Footsteps: Seeing Like Klimt on an Austrian Lake

Written By Unknown on Jumat, 05 Juli 2013 | 17.35

Imagno/Getty Images; Josef Polleross for The New York Times; Leopold Museum, Vienna

Clockwise from top left: Gustav Klimt; Lake Attersee; "On Lake Attersee," a painting by Klimt.

The Viennese painter Gustav Klimt first visited the stunning turquoise waters of Lake Attersee, in northern Austria, as a young man in search of a summer refuge.

"It is terrible, awful here in Vienna," Klimt wrote to a friend. "Everything parched, hot, dreadful, all this work on top of it, the 'bustle' — I long to be gone like never before."

The leader of Austria's turn-of-the-century modern art movement and Vienna's most famous painter was helping to support two lovers, two children, his mother and two unwed sisters. His need for escape should come as no surprise: fond of sketching naked models in his studio, he was facing accusations of pornography even as wealthy matrons were lining up to have him paint their portraits.

At the age of 38, Klimt journeyed to the Salzkammergut region and made his way to a stone-and-turreted villa at the northern tip of Lake Attersee, at the edge of the Austrian Alps. There, he shed city clothing for floor-length robes, temporarily abandoned his city mistresses and traded stylized portrait painting for the bracing, vivid landscapes of his summer idyll.

Klimt had found his sommerfrische — literally, "summer fresh" — the extended sojourn into this lake-dotted countryside that began as a tradition with the 19th-century Hapsburg emperors and is still beloved by Austrians. He returned to Lake Attersee for 15 more summers until his death in 1918, creating more than 45 of his 50 landscapes in the tiny lakefront towns of Seewalchen, Litzlberg and Weissenbach.

"Anyone who wants to know anything about me as an artist — and this is the only thing that matters," Klimt famously told a journalist, "should look attentively at my pictures and try to discern from them who I am and what I want."

To even attempt to know the man behind Klimt's masterpieces, one must first go to Vienna. And then one must visit the Attersee, which retains the same open-air charm that drew royalty and artists here more than a century ago.

After a steaming week in Vienna researching Klimt's life and work for a novel — and finding the city as hot and demanding as Klimt did — my husband and I followed his footsteps and drove two and a half hours west, slipping into a low-key, lush countryside where extended families vacation in simple lake houses, cyclists spin through the valley on long treks and weekend sailors ply the lake waters.

We settled into a room with a sweeping water view at the Hotel-Restaurant Häupl and then headed out to follow some of Klimt's routine, rowing in an old-fashioned wooden boat for hours, diving from a silvered wooden dock into bracing water, dining on whole fish cooked on a long stick over open coals and hiking on lush hillsides.

The new Gustav Klimt Center, perched at the lake's edge, was our base of operations.

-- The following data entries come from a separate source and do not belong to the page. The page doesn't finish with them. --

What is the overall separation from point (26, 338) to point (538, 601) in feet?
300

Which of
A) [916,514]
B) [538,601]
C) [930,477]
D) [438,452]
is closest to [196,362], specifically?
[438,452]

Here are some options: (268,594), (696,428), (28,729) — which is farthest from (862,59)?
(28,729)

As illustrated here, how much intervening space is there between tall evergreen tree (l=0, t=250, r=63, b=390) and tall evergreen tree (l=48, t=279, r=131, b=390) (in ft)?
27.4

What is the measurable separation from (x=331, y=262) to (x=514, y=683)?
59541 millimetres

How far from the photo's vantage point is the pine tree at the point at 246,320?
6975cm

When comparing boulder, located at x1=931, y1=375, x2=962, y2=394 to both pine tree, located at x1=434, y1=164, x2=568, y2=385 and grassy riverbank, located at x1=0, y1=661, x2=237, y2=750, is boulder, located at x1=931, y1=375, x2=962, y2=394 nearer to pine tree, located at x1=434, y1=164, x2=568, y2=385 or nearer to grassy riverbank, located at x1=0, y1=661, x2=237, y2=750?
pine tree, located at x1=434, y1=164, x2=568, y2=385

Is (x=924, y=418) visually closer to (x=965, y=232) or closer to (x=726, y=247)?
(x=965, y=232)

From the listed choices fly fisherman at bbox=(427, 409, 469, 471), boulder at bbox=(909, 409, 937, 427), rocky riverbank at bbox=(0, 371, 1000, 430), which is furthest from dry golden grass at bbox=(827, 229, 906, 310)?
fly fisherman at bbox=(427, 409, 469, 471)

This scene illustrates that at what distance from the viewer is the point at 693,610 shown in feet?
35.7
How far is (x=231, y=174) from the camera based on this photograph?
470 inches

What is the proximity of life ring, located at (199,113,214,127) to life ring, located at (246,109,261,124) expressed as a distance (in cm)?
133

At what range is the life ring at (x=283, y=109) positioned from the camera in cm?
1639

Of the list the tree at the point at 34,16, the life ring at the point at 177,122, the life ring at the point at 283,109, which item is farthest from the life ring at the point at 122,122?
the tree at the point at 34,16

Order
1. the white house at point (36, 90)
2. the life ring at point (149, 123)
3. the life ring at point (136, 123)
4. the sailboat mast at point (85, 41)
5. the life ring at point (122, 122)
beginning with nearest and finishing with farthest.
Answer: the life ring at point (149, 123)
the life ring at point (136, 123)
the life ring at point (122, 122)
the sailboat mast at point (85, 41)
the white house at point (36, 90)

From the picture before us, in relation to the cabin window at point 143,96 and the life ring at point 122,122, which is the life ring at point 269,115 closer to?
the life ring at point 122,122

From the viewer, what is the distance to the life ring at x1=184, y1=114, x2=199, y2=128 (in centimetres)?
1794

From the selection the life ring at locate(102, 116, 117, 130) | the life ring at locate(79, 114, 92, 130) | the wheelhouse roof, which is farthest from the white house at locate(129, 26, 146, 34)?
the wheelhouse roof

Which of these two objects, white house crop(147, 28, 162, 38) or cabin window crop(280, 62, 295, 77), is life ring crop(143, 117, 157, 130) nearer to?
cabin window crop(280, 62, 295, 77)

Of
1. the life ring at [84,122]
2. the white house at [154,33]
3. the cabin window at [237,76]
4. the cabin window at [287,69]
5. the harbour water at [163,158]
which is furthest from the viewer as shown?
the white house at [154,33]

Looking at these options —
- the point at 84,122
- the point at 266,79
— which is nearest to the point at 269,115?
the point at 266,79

The museum's opening last July, timed to mark the 150th anniversary of Klimt's birth, coincides with a renewed interest in his pastoral paintings. For decades his iconic gold- and silver-accented works, "Adele Bloch-Bauer I" and "The Kiss," eclipsed his innovative landscapes. But in 2011 his colorful "Litzlberg on Attersee" was auctioned at Sotheby's for $40.4 million, and last year the Leopold Museum in Vienna mounted a retrospective that gave equal weight to his landscapes. The new museum at the lake beautifully and intimately highlights Klimt's connection to the lake and its surroundings.

"The story here is that you can see all of Klimt's motifs," said Sandra Tretter, a curator at the center and at the Leopold. "For 27 of his landscape paintings you can stand where he stood and see the view, see what he left out and what he included."

The center, modestly tucked between the gated Schloss Kammer castle and the local marina, also offers a multimedia history of the painter's summer life, and a self-guided walking audio tour along the Gustav Klimt Theme Trail, which turns the towns of Seewalchen, Kammer and Schörfling into an open-air extension of the museum. The tour led us to colorful kiosks along the water where we were treated to a recap of the artist's career highlights, after which we climbed aboard a small motorized skiff with a local guide for a private tour we had arranged through the Attersee tourism office.

The lake water was a brilliant, almost unreal blue and the breeze was making a brisk headwind as we left the shore, eyes peeled for the highlights of the landscape Klimt immortalized in his work.